"Dick, Philip K - Divine Invasion" - читать интересную книгу автора (Dick Phillip K)

Weep you no more, sad fountains;

What need you flow so fast?

Look how the snowy mountains

Heaven's sun doth gently waste.

But my sun's heavenly eyes

View not your weeping

That now lies sleeping...

This was the best song the Fox had ever sung, from the Third and Last Booke of lute songs of John Dowland who had lived at the time of Shakespeare and whose music the Fox had remastered for the world of today.

Annoyed by the interference, he shut off the tape transport with his remote programmer. But, mirabile dictu, the soupy string music continued, even though the Fox fell silent. So, resigned, he shut off the entire audio system.

Even so, Fiddler on the Roof in the form of eighty-seven strings continued. The sound of it filled his little dome, audible over the gjurk-gjurk of the air compressor. And then it came to him that he had been hearing Fiddler on the Roof for-good God!-it was something like three days, now.

This is awful, Herb Asher realized. Here I am billions of miles out in space listening to eighty-seven strings forever and ever. Something is wrong.

Actually a lot of things had gone wrong during the recent year. He had made a dreadful mistake in emigrating from the Sol System. He had failed to note that return to the Sol System became automatically illegal for ten full years. This was how the dual state that governed the Sol System guaranteed a flow of people out and away but no flow back in return. His alternative had been to serve in the Army, which meant certain death. SKY OR FRY was the slogan showing up on government TV commercials. You either emigrated or they burned your ass in some fruitless war.

The government did not even bother to justify war, now. They just sent you out, killed you and recruited a replacement. It all came from the unification of the Communist Party and the Catholic Church into one mega-apparatus, with two chiefs-of-state, as in ancient Sparta.

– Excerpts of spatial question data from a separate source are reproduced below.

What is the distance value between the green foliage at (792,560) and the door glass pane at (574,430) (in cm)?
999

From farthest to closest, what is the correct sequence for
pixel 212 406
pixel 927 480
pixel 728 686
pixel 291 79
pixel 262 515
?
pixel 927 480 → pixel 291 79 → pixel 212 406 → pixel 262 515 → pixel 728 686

Here, at least, he was safe from being murdered by the government. He could, of course, be murdered by one of the ratlike autochthons of the planet, but that was not very likely. The few remaining autochthons had never assassinated any of the human domers who had appeared with their microwave transmitters and psychotronic boosters, fake food (fake as far as Herb Asher was concerned; it tasted dreadful) and meager creature comforts of complex nature, all items that baffled the simple autochthons without arousing their curiosity.

I'll bet the mother ship is directly overhead, Herb Asher said to himself. It's beaming Fiddler on the Roof down at me with its psychotronic gun. As a joke.

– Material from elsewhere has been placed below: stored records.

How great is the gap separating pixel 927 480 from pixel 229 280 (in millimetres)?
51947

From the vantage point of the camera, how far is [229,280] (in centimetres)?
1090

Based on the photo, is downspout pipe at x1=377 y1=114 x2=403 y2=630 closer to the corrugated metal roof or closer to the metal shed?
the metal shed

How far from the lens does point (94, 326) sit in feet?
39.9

He got up from his bunk, walked unsteadily to his board and examined his number-three radar screen. The mother ship, according to the screen, was nowhere around. So that wasn't it.

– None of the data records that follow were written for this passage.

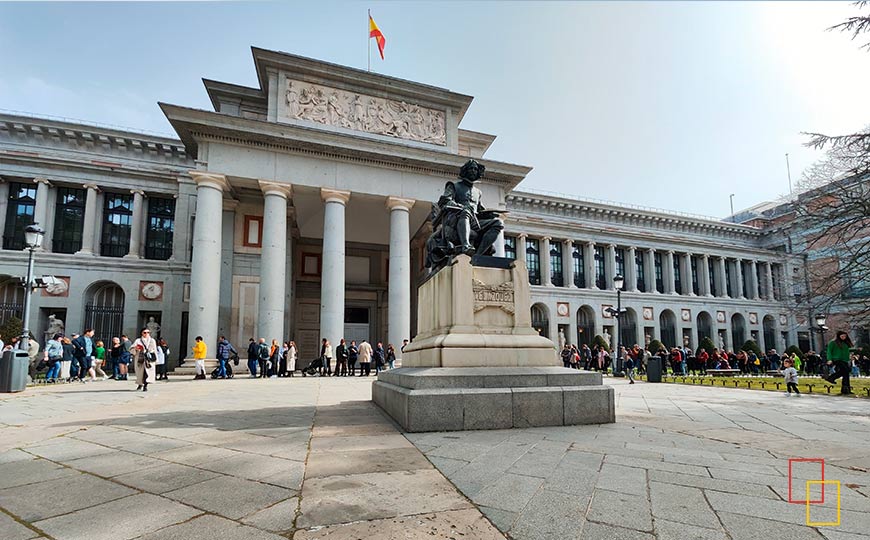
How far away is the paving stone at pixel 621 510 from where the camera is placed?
244 cm

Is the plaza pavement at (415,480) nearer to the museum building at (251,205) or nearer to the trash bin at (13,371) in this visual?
the trash bin at (13,371)

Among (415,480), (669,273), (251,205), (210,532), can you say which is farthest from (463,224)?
(669,273)

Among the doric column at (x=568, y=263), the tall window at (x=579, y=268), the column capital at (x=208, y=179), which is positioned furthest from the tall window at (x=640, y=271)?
the column capital at (x=208, y=179)

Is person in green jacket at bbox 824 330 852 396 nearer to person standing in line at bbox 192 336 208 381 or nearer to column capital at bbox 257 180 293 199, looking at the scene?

Damndest thing, he thought. He could see with his own eyes that his audio system had correctly shut down, and still the sound oozed around the dome. And it didn't seem to emanate from one particular spot; it seemed to manifest itself equally everywhere.

Seated at his board he contacted the mother ship. "Are you transmitting Fiddler on the Roof?" he asked the ship's operator circuit.

A pause. Then, "Yes, we have a video tape of Fiddler on the Roof, with Topol, Norma Crane, Molly Picon, Paul-"

"No," he broke in. "What are you getting from Fomalhaut right now? Anything with all strings?"

"Oh, you're Station Five. The Linda Fox man."

"Is that how I'm known?" Asher said.

"We will comply. Prepare to receive at high speed two new Linda Fox aud tapes. Are you set to record?"

"I'm asking about another matter," Asher said.

"We are now transmitting at high speed. Thank you." The mother ship's operator circuit shut off; Herb Asher found himself listening to vastly speeded-up sounds as the mother ship com- plied with a request he had not made.